Man’s long-term relation to his parasites is a far more open question. Where it is possible to prevent contact with them, as in the case of organisms spread by water and food, there is no reason to doubt that control will continue to be effective. We cannot have the same confidence about disease caused by micro-organisms normally found in the body, or conveyed by vectors such as the mosquito, tick or snail. J.B.S. Haldane suggested that the Almighty must have been inordinately fond of beetles. On the evidence of the ability of some of the common disease vectors to resist the measures directed against them, he must have had a strong attachment to the arthropods in general.

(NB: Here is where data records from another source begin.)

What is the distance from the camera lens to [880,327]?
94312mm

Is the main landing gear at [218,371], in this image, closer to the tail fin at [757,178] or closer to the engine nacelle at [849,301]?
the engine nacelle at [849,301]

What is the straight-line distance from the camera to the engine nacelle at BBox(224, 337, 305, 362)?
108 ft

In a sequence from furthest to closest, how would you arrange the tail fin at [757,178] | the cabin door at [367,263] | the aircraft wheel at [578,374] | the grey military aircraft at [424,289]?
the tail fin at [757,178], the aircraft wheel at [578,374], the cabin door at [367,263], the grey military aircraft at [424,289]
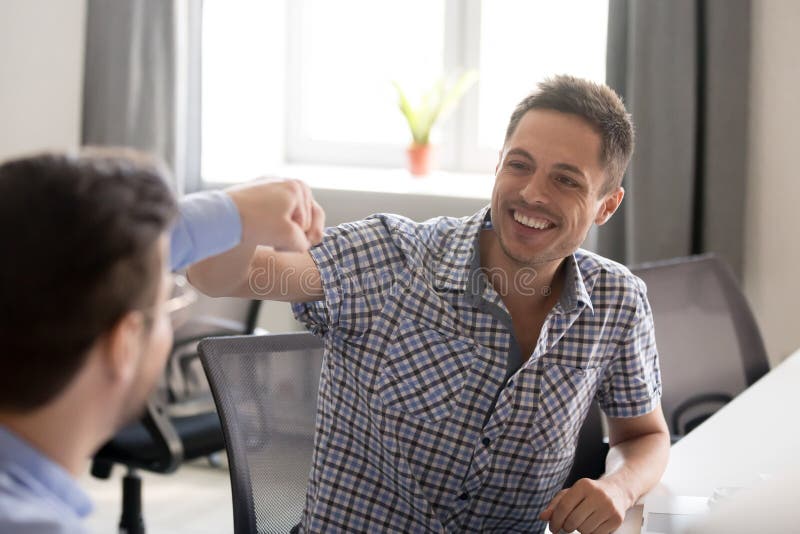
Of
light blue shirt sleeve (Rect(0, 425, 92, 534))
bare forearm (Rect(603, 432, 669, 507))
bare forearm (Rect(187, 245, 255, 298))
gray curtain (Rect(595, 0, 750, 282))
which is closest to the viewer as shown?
light blue shirt sleeve (Rect(0, 425, 92, 534))

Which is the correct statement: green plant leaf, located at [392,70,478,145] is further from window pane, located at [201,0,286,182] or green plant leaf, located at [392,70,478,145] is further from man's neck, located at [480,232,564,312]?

Moreover, the disappearance of an infectious disease provides no certainty that it has gone for ever. Smallpox, for example, is said to have been eradicated, but we can hardly believe that the virus, or others capable of evolving into it, has disappeared for ever from the animal reservoirs from which, presumably, it originally emerged. Predictions about future health trends are notoriously hazardous, but my own guess is that a hundred years from now it is more likely that wholemeal will have replaced refined flour, that fat, salt and sugar consumption will be low, and that smoking will be assigned a place somewhere between spitting and the taking of hard drugs – about as unpleasant as the one if not quite so lethal as the other – than that diseases such as influenza, malaria and the common cold will have been eradicated.